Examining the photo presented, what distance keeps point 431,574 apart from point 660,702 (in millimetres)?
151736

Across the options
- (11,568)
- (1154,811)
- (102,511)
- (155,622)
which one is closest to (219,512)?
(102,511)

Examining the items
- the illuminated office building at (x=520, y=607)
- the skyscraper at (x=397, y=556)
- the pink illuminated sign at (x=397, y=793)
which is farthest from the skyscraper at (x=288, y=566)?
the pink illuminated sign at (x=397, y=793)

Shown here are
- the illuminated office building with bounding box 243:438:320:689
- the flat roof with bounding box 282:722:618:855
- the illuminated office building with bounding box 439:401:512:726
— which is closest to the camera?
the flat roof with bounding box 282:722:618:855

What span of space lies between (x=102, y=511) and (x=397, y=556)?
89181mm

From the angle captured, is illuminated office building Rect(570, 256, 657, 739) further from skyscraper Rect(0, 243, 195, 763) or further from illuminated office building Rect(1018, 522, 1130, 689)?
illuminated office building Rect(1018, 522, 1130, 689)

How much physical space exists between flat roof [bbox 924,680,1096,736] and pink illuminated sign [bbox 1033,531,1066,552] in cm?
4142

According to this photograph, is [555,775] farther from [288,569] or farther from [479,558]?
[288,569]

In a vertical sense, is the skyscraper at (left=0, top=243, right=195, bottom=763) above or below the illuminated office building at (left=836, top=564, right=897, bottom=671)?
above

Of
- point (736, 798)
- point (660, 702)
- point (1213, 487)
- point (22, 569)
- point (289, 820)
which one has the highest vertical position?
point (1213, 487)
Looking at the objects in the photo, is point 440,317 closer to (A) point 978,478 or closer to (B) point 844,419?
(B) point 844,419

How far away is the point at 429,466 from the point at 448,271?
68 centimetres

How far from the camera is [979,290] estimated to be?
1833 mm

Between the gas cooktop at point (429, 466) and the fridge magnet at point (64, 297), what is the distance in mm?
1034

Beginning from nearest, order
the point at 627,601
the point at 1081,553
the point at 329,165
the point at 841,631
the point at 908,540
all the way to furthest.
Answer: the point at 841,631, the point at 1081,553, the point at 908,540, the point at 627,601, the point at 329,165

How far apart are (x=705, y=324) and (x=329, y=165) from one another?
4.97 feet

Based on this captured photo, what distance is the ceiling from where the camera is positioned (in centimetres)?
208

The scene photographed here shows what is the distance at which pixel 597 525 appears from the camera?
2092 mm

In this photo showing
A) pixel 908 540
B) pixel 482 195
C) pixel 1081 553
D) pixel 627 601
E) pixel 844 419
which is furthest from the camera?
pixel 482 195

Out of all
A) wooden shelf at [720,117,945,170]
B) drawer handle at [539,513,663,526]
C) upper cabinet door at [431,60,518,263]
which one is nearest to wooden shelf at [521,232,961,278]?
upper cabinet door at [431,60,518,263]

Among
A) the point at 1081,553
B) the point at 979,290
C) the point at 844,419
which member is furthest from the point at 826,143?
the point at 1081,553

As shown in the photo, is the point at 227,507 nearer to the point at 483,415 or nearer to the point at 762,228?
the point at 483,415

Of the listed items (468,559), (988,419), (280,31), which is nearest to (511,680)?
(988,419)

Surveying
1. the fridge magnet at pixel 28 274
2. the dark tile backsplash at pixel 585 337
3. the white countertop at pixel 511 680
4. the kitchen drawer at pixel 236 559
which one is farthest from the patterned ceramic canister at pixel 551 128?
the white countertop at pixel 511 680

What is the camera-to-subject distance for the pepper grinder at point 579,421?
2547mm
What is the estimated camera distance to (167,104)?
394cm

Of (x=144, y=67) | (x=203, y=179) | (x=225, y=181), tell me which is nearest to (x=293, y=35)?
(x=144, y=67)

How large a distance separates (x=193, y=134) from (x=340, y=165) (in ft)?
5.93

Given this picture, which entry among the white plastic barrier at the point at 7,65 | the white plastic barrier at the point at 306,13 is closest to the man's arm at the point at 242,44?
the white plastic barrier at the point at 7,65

### WORK TO COMPLETE
Copy out every one of the entries above word for word, keeping each line as it appears.

### PROBLEM SOLUTION
Examining the photo presented, what distance keeps point 431,574 apart from point 660,702 (in millimetres)?
151736

Across the options
- (11,568)
- (1154,811)
- (102,511)
- (155,622)
which one is closest to (219,512)?
(102,511)

Examining the items
- the illuminated office building at (x=520, y=607)
- the skyscraper at (x=397, y=556)
- the pink illuminated sign at (x=397, y=793)
which is farthest from the skyscraper at (x=288, y=566)?
the pink illuminated sign at (x=397, y=793)

Shown here are
- the illuminated office building with bounding box 243:438:320:689
- the flat roof with bounding box 282:722:618:855
- the illuminated office building with bounding box 439:401:512:726
— which is closest to the camera?
the flat roof with bounding box 282:722:618:855

What span of space lies between (x=102, y=511) and (x=397, y=556)?
89181mm

From the angle captured, is illuminated office building Rect(570, 256, 657, 739) further from skyscraper Rect(0, 243, 195, 763) or further from illuminated office building Rect(1018, 522, 1130, 689)?
illuminated office building Rect(1018, 522, 1130, 689)

How much physical space exists between flat roof [bbox 924,680,1096,736] and pink illuminated sign [bbox 1033,531,1066,552] in cm?
4142

According to this photograph, is [555,775] farther from [288,569] or farther from [479,558]?
[288,569]

In a vertical sense, is the skyscraper at (left=0, top=243, right=195, bottom=763) above or below the illuminated office building at (left=836, top=564, right=897, bottom=671)?
above

Of
- point (736, 798)
- point (660, 702)
- point (1213, 487)
- point (22, 569)
- point (289, 820)
which one has the highest vertical position?
point (1213, 487)
Looking at the objects in the photo, is point 440,317 closer to (A) point 978,478 or closer to (B) point 844,419?
(B) point 844,419

How far away is the point at 429,466 from the point at 448,271?
68 centimetres

How far from the camera is [979,290] estimated to be?
1833 mm

Between the gas cooktop at point (429, 466) and the fridge magnet at point (64, 297), what is the distance in mm?
1034

Beginning from nearest, order
the point at 627,601
the point at 1081,553
the point at 329,165
the point at 841,631
the point at 908,540
all the way to furthest.
Answer: the point at 841,631, the point at 1081,553, the point at 908,540, the point at 627,601, the point at 329,165

How far apart are (x=705, y=324) and (x=329, y=165) from one another?
4.97 feet

Based on this captured photo, what distance is the ceiling from where the camera is positioned (in centimetres)?
208

The scene photographed here shows what is the distance at which pixel 597 525 appears from the camera?
2092 mm

In this photo showing
A) pixel 908 540
B) pixel 482 195
C) pixel 1081 553
D) pixel 627 601
E) pixel 844 419
which is furthest from the camera?
pixel 482 195

Out of all
A) wooden shelf at [720,117,945,170]
B) drawer handle at [539,513,663,526]
C) upper cabinet door at [431,60,518,263]
which one is nearest to wooden shelf at [521,232,961,278]?
upper cabinet door at [431,60,518,263]

Among
A) the point at 1081,553
B) the point at 979,290
C) the point at 844,419
which member is furthest from the point at 826,143?
the point at 1081,553

As shown in the photo, is the point at 227,507 nearer to the point at 483,415 or nearer to the point at 762,228?
the point at 483,415

Of the listed items (468,559), (988,419), (280,31), which is nearest to (511,680)?
(988,419)

Surveying
1. the fridge magnet at pixel 28 274
2. the dark tile backsplash at pixel 585 337
3. the white countertop at pixel 511 680
4. the kitchen drawer at pixel 236 559
which one is farthest from the patterned ceramic canister at pixel 551 128?
the white countertop at pixel 511 680

What is the camera-to-subject distance for the pepper grinder at point 579,421?
2547mm
What is the estimated camera distance to (167,104)?
394cm

Of (x=144, y=67) | (x=203, y=179) | (x=225, y=181), tell me which is nearest to (x=293, y=35)?
(x=144, y=67)

How large a distance separates (x=193, y=134) from (x=340, y=165) (in ft)?
5.93

Given this picture, which entry among the white plastic barrier at the point at 7,65 | the white plastic barrier at the point at 306,13 is closest to the man's arm at the point at 242,44?
the white plastic barrier at the point at 7,65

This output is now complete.